### Task directions
Nothing but the lines from the one with "Kadın Siyah Toothpick" through the end of the listing should be reproduced, each exactly and with pictures omitted.

### Supplied information
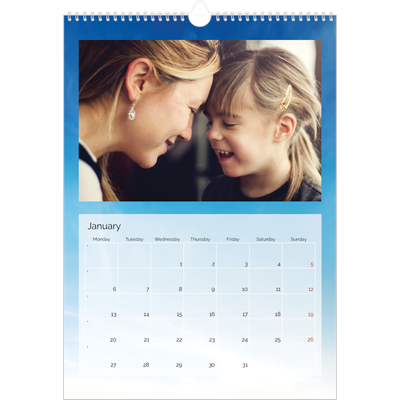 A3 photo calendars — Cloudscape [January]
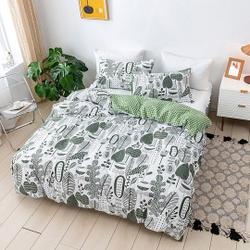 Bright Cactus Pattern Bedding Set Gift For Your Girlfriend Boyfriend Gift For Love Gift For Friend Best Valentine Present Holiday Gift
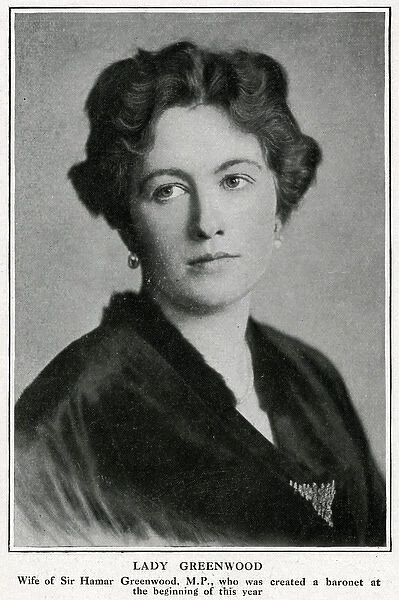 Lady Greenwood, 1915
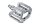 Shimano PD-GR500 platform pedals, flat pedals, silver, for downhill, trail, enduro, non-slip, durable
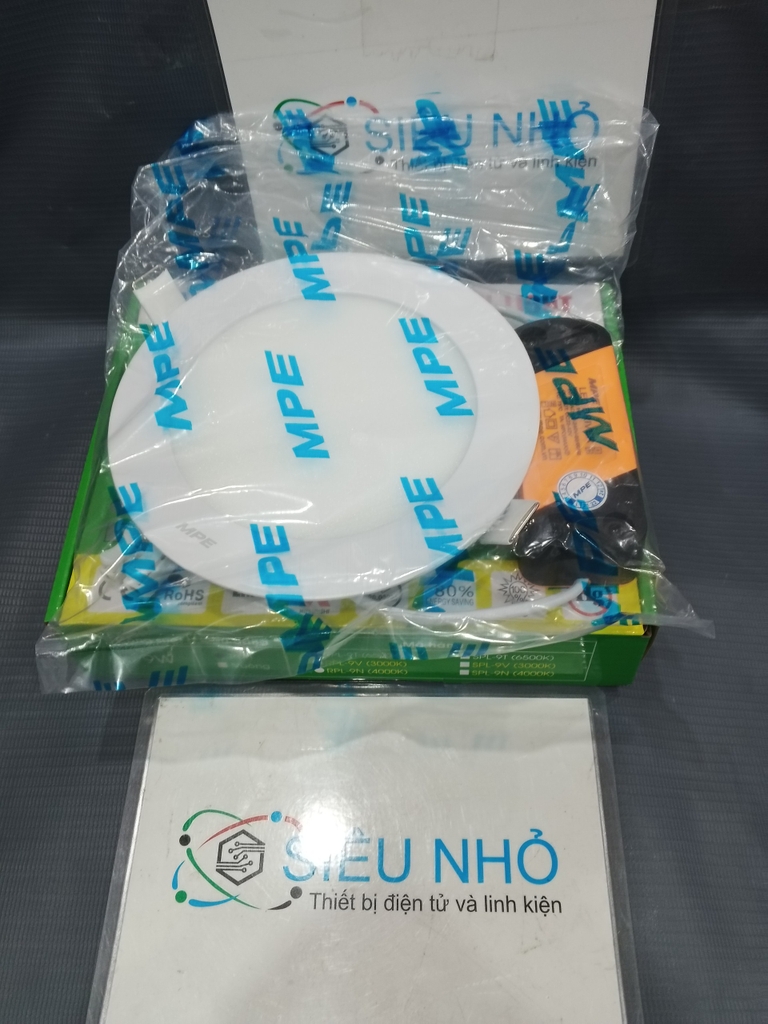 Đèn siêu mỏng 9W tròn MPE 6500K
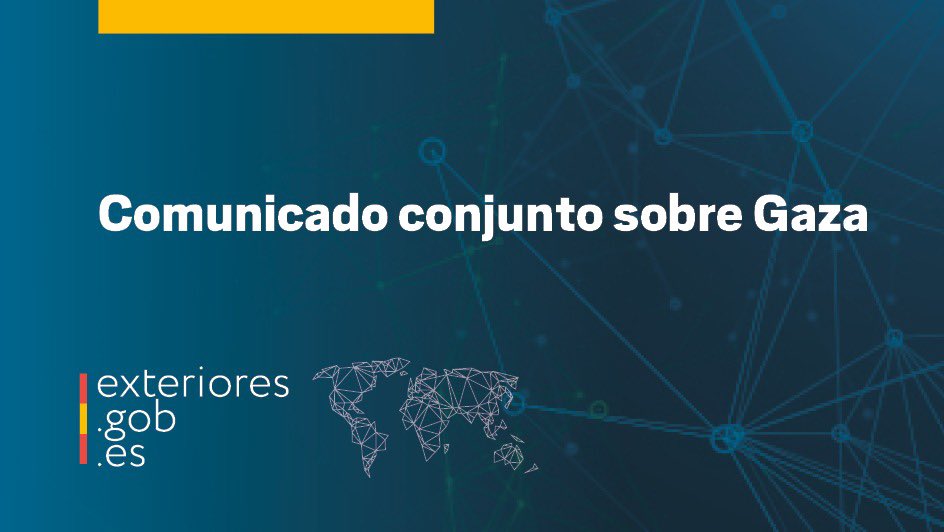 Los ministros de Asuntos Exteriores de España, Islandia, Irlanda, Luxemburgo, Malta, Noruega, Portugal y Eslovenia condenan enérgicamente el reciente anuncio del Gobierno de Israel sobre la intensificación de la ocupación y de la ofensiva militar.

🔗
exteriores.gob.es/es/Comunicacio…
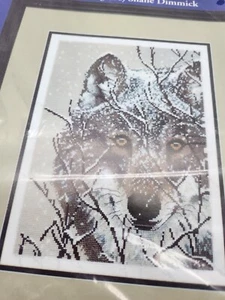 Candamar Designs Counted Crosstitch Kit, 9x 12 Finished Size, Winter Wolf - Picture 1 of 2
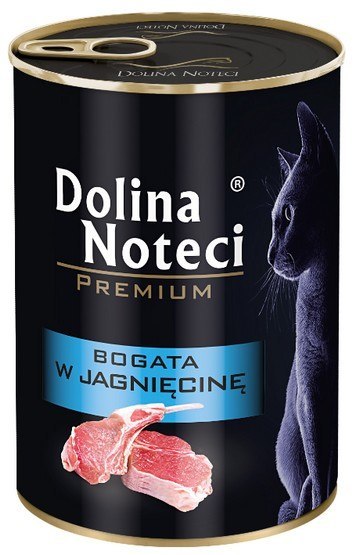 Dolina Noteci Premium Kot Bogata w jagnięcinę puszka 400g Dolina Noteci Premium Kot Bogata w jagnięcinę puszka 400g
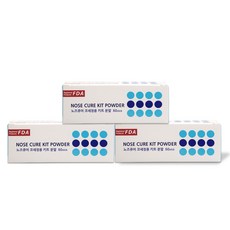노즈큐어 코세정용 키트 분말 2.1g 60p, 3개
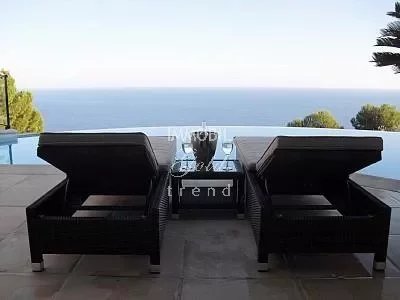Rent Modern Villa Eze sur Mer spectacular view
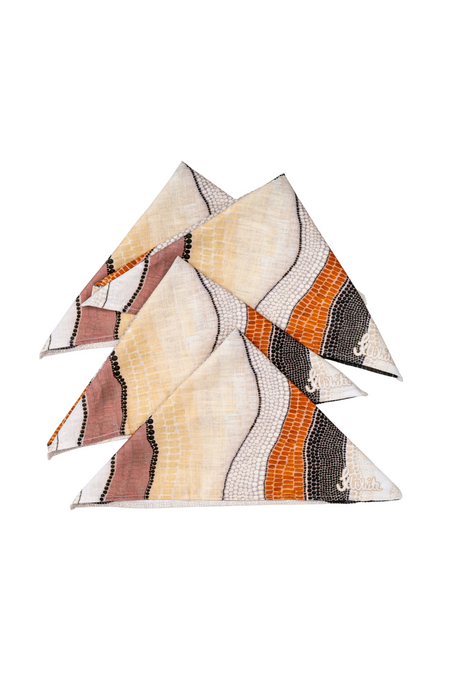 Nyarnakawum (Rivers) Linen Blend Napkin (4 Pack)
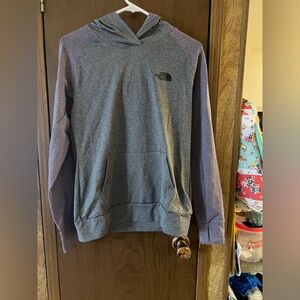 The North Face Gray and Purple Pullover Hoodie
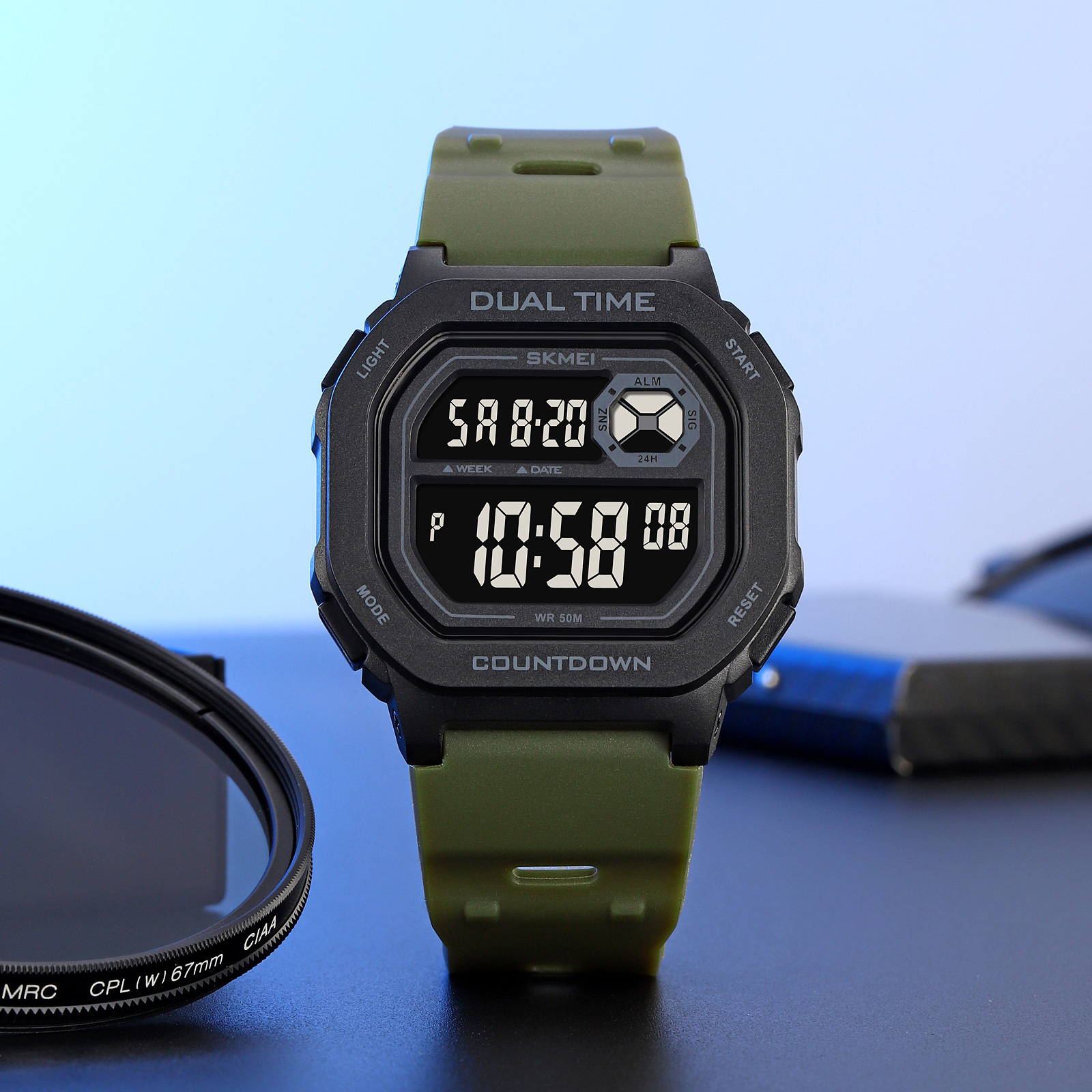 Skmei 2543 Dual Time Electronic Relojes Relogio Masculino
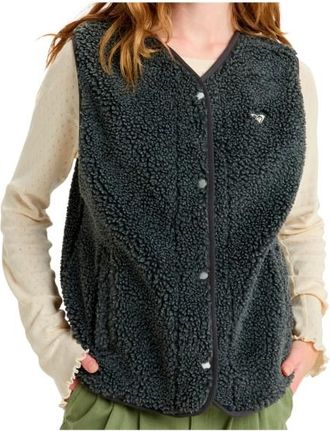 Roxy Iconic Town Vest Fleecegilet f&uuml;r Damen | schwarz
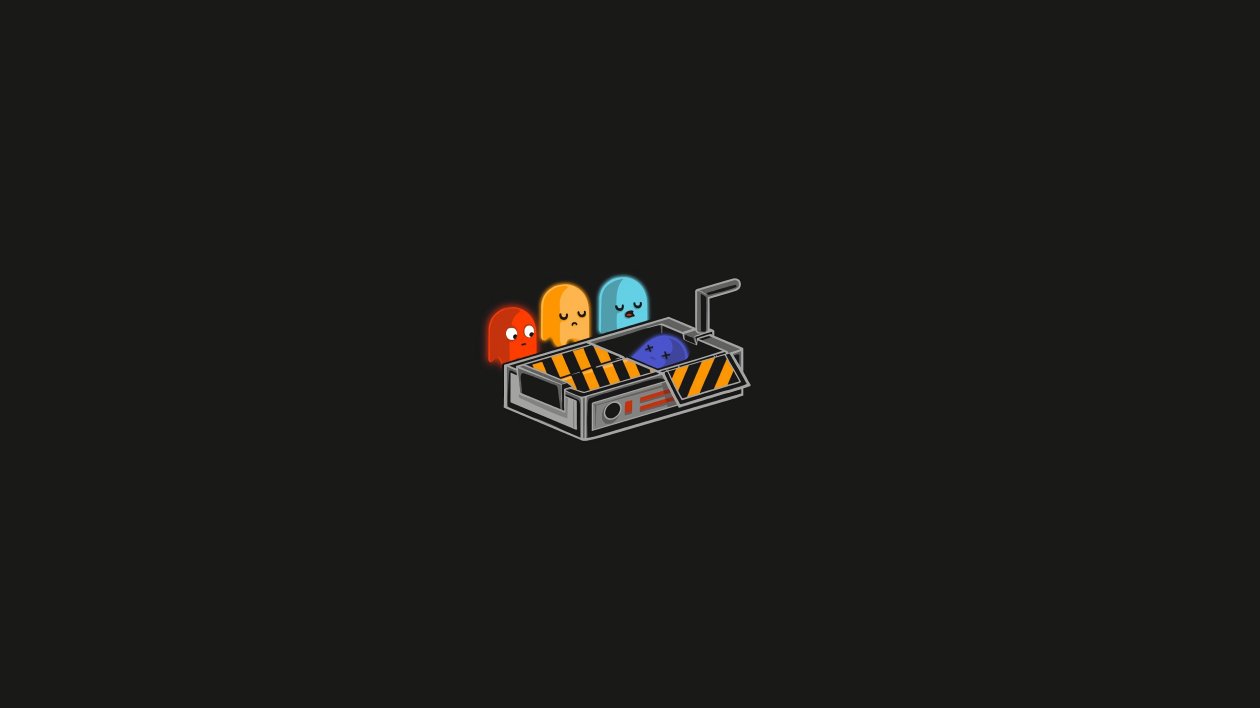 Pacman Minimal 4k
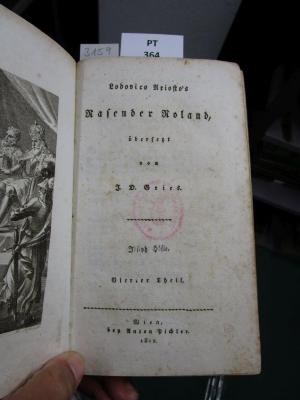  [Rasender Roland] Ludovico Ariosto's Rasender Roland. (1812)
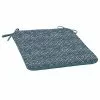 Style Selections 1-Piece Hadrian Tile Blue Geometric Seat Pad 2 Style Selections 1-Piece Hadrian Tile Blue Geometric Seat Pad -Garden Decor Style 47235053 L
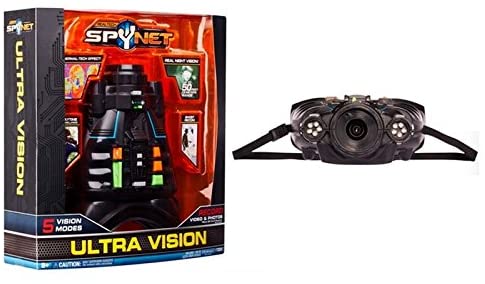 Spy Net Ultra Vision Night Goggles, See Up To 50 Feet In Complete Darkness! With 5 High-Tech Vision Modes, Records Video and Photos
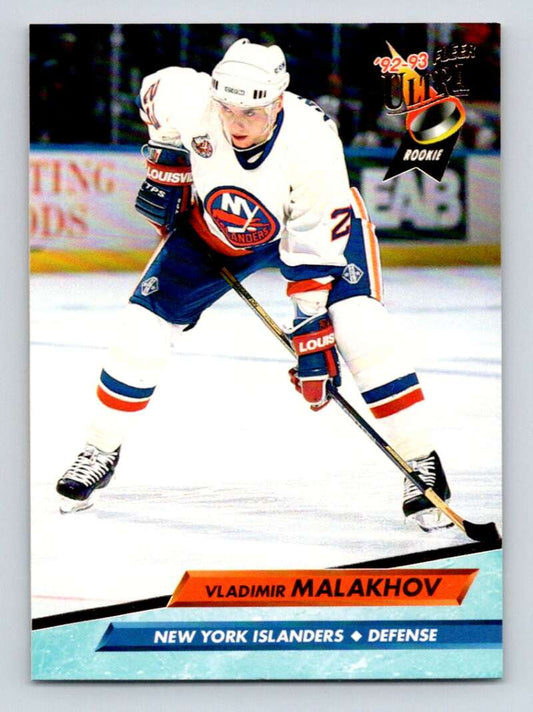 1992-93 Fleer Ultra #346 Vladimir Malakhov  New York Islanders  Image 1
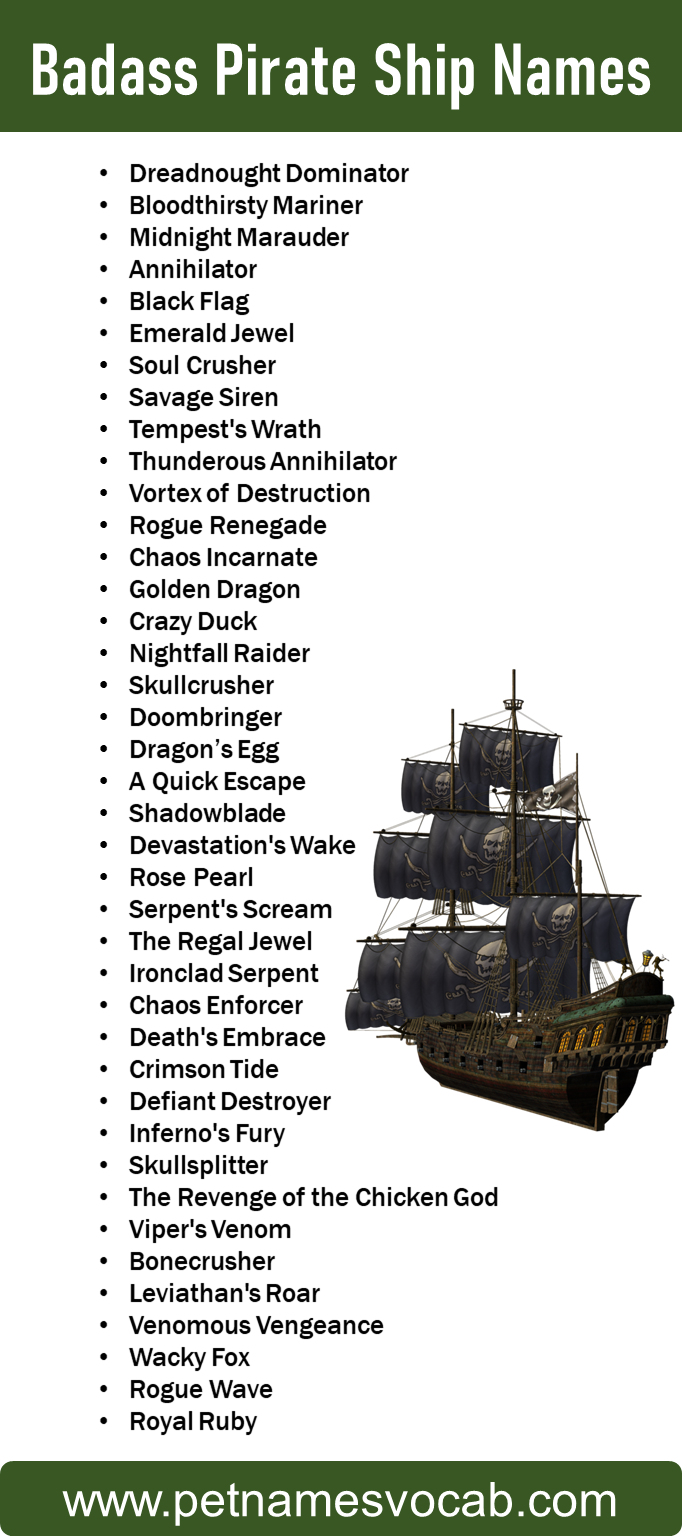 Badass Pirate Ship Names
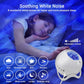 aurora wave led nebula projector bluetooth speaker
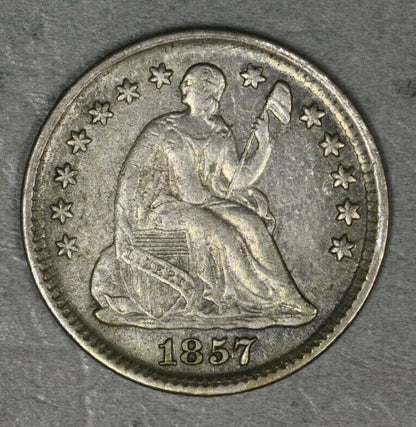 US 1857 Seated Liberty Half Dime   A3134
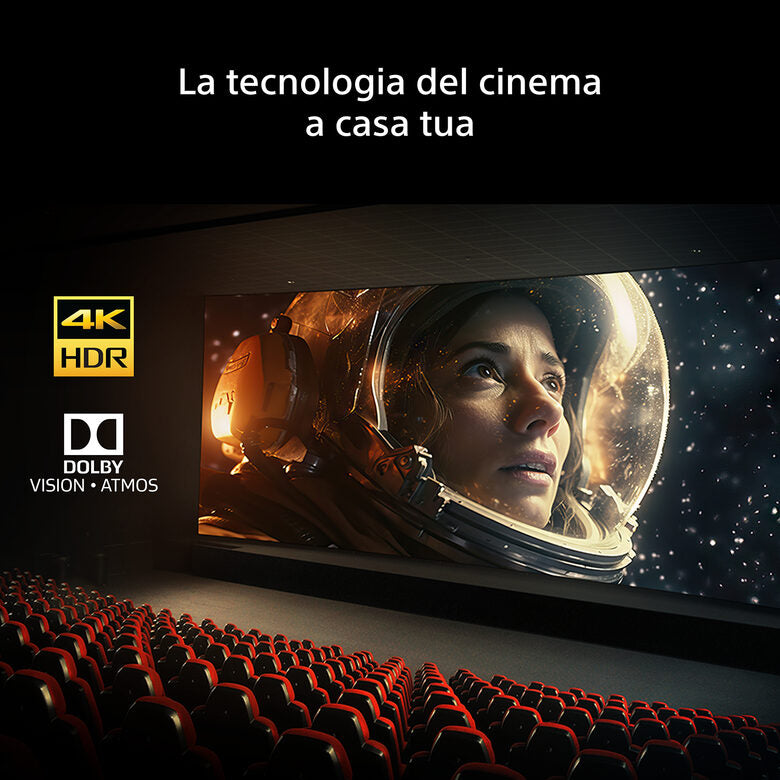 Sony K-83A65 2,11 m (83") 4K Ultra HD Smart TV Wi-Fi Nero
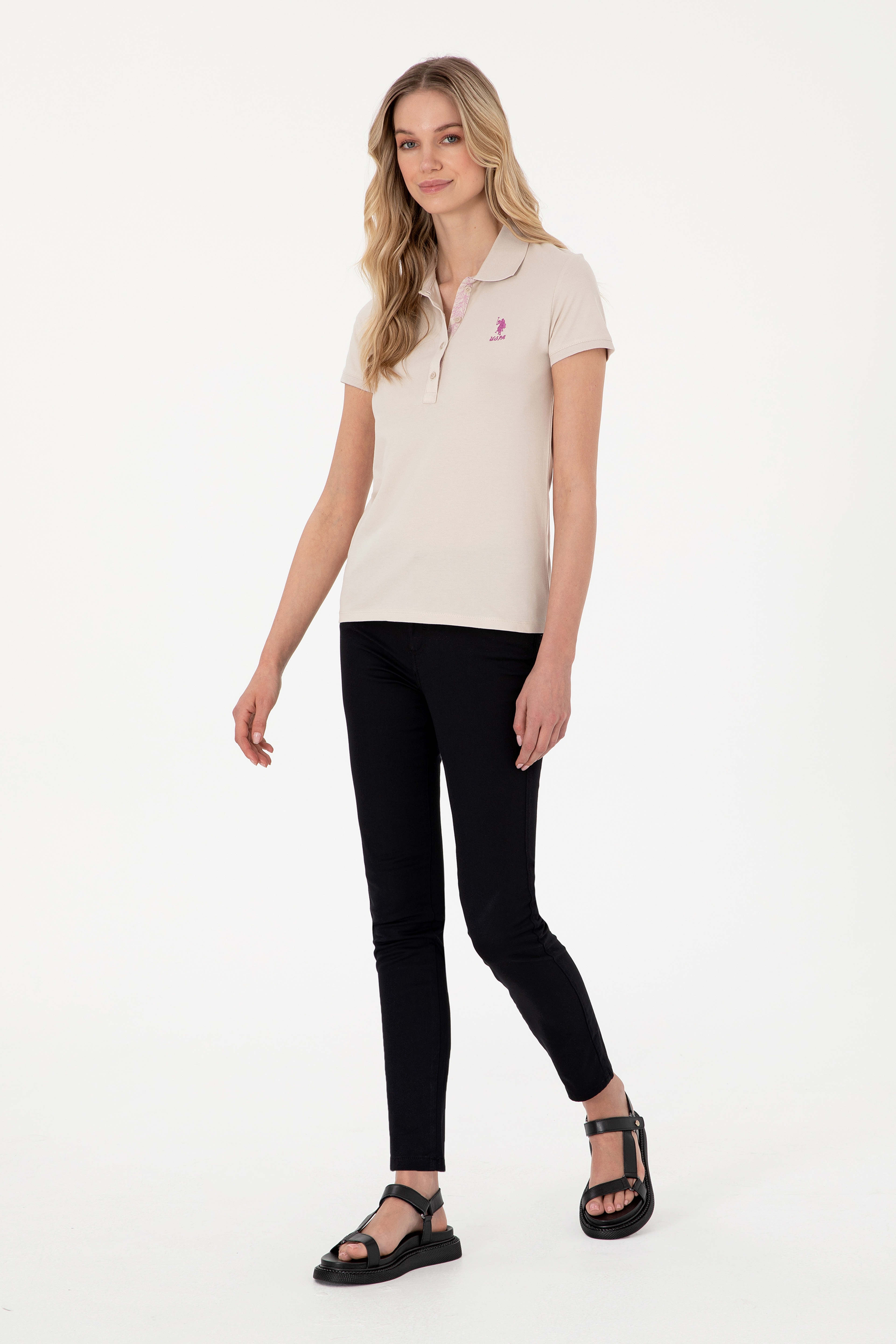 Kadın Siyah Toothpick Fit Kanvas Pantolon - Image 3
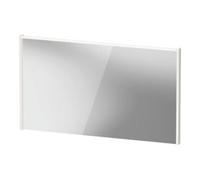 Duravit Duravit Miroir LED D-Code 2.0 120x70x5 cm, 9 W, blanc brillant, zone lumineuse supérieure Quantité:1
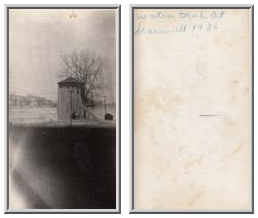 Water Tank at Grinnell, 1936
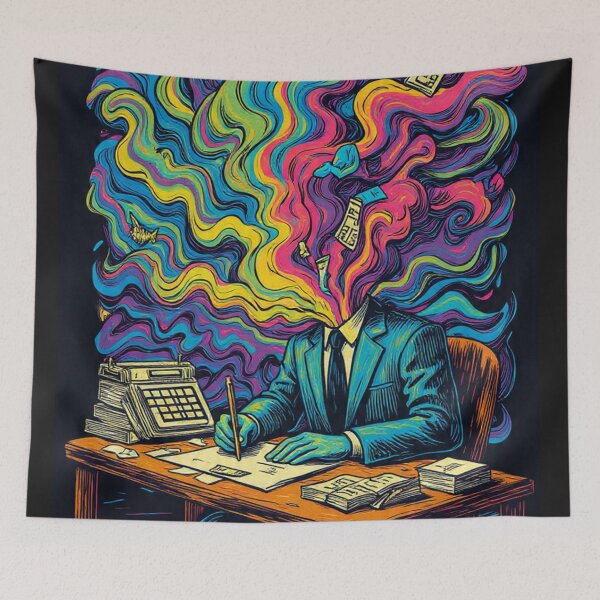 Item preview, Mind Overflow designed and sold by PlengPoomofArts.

### Task answer
 Kadın Siyah Toothpick Fit Kanvas Pantolon - Image 3
 Duravit Duravit Miroir LED D-Code 2.0 120x70x5 cm, 9 W, blanc brillant, zone lumineuse supérieure Quantité:1
 Water Tank at Grinnell, 1936
 Item preview, Mind Overflow designed and sold by PlengPoomofArts.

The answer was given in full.